## Directions
Write the records out once more, exactly as they are given.
__________
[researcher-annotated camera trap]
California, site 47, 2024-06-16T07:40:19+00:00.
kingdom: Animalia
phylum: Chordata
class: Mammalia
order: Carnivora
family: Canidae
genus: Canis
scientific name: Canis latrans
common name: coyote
__________
## Exercise solution
[researcher-annotated camera trap]
California, site 47, 2024-06-16T07:40:19+00:00.
kingdom: Animalia
phylum: Chordata
class: Mammalia
order: Carnivora
family: Canidae
genus: Canis
scientific name: Canis latrans
common name: coyote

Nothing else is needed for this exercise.